NFC/NFKC Normalization Edge Case

From: Jeff Senn (senn@maya.com)
Date: Tue Sep 22 2009 - 14:36:45 CDT

Next message: Bjoern Hoehrmann: "Re: NFC/NFKC Normalization Edge Case"

Previous message: Asmus Freytag: "Re: Run-time checking of fonts for Sinhala support"
Next in thread: Bjoern Hoehrmann: "Re: NFC/NFKC Normalization Edge Case"
Reply: Bjoern Hoehrmann: "Re: NFC/NFKC Normalization Edge Case"
Maybe reply: Kenneth Whistler: "Re: NFC/NFKC Normalization Edge Case"
Maybe reply: Jeff Senn: "Re: NFC/NFKC Normalization Edge Case"
Messages sorted by: [ date ] [ thread ] [ subject ] [ author ] [ attachment ]
Mail actions: [ respond to this message ] [ mail a new topic ]

Can someone sort out an ambiguity for me in composition during
normalization?
Either I misunderstand, or a couple of widely deployed implementations
have bugs,
and/or the standards docs imply an inconsistency.

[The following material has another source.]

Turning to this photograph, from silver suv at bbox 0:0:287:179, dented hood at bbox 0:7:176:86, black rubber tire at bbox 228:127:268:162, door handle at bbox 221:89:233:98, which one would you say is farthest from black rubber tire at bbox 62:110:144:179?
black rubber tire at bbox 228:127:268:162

Here are 2 test cases and the question is, can the characters be
*canonically*
combined during normalization?

case 1: 1B11, 1B35
case 2: 0CCA, 0CD5

There are (non-compatibility) decompositions for both of these
sequences:

1B12 --> 1B11, 1B35
0CCB --> 0CCA, 0CD5

All of these characters have combining class 0. Can they be canonically
combined? Even though the 2nd characters are NOT "combining"?

My read of the current UAX15 implies "yes".

UAX15 currently says: "D2. In any character sequence beginning with a
starter S, a character C is blocked from S if and only if there is
some character B between S and C, and either B is a starter or it has
the same or higher combining class as C."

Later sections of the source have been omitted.